再び断っておくがこのアンケート調査は、家族会等なんらかの支援に繋がっているギャンブル依存症者の家族に行ったものであり、ギャンブル依存症問題だと気づけていない、もしくは気づいていてもどうしてよいかわからないといった状況の人々ではない。ギャンブル依存症や当事者への対応の下を学んできた人たちである。それでも話し合いができている人は半数に留まり、残りの人々は今回の世帯主一括請求に不安を抱えているのである。

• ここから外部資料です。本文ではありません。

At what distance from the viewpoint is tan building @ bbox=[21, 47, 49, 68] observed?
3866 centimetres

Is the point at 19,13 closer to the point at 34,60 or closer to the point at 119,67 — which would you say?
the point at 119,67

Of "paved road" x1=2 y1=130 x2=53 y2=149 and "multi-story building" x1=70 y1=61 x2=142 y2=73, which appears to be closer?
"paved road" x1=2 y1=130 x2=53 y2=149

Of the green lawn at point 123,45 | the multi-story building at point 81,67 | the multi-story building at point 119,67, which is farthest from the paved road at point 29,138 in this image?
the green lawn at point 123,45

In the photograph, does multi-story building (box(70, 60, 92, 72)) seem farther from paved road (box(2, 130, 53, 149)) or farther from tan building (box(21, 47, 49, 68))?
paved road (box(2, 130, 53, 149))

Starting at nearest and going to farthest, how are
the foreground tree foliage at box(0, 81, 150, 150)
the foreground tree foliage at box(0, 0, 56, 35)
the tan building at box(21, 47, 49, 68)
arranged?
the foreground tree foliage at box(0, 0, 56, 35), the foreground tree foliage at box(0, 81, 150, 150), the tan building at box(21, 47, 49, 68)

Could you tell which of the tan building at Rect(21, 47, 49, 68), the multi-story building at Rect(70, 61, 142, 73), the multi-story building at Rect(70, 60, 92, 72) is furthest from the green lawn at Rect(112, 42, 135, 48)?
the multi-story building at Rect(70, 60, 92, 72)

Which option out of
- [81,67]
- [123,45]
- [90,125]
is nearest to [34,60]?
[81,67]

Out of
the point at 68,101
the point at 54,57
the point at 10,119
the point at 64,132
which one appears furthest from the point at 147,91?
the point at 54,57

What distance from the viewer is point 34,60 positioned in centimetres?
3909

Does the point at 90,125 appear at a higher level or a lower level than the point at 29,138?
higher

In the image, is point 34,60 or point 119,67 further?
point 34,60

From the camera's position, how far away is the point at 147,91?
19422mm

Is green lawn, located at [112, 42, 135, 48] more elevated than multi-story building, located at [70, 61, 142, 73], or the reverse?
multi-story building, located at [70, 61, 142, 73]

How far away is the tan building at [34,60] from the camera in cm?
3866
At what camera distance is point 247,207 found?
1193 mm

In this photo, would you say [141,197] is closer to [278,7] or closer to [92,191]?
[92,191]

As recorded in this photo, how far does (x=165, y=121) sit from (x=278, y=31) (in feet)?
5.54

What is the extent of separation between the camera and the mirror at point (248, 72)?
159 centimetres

ギャンブル依存症者の妻を、私たちは略称として「ギャン妻」と呼んでいるが、世帯主がギャンブラーとなっている家族は、ほとんどの場合このギャン妻である。ではギャン妻たちはどのような対策を行っているのだろうか。

その内訳を見てみると、ギャンブラーの通帳とカードを預かっているが最も多く60.27%。これは前述の質問でギャンブラーと話し合いをした結果、通帳とカードを預かることになった人が含まれている。

 

しかし、考えていただければお分かりの通り、これは盤石の対策ではない。ギャンブラーが申請を出す際に、横でつきっきりでそれを眺め、ポストに入れるまでを見届けられれば安心だが、申請をする際に、ギャン妻が通帳とカードを預かっている口座を記載せず、ギャンブラーが別の口座を書いてしまえばそれっきりで、ギャン妻はいつまでたっても振り込まれない通帳とにらめっこすることになる。

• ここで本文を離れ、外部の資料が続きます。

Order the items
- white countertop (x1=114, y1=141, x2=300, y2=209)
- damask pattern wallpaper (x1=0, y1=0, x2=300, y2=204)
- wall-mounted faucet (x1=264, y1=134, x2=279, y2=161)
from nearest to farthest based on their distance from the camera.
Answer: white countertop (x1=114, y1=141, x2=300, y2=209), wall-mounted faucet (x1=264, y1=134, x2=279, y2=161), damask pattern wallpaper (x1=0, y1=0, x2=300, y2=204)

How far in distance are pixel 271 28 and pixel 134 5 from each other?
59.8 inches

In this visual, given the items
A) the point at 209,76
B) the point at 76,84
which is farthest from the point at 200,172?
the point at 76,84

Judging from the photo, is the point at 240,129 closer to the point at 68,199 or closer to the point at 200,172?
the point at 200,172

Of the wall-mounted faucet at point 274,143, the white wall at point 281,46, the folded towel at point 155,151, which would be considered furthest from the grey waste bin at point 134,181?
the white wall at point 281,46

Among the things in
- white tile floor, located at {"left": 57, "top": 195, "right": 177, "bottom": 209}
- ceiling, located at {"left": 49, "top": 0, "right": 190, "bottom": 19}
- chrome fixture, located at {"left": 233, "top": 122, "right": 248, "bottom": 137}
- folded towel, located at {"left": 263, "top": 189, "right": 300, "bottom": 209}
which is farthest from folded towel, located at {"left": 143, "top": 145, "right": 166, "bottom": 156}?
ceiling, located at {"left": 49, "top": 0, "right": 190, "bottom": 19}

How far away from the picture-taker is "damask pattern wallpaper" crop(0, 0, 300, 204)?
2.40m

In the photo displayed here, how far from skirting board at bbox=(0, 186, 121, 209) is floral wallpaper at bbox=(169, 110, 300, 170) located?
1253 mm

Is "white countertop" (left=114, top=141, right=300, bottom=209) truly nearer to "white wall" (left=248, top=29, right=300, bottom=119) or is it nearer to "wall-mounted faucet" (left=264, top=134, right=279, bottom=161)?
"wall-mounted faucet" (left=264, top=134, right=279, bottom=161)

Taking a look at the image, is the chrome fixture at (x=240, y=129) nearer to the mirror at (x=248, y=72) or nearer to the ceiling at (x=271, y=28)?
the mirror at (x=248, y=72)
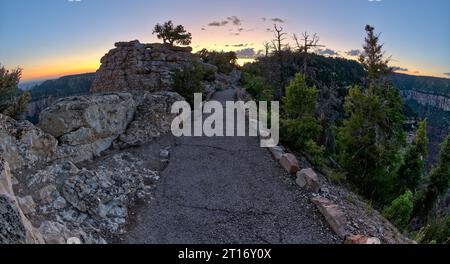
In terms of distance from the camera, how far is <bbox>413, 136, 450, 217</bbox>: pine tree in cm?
1894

そして得てしてギャンブル依存症の夫はこういうことをする。ギャンブル依存症者にとって臨時収入はギャンブルの種銭である。ギャンブル依存症者は年がら年中金に困っており、依存症によって機能不全となった脳は「金がないから、ギャンブルで稼ぐしかない」と考えるようになる。特別定額給付金が支給されるとなれば、「とりあえずこのお金を借りて、ギャンブルで増やして返そう」と魔が差しても不思議はない。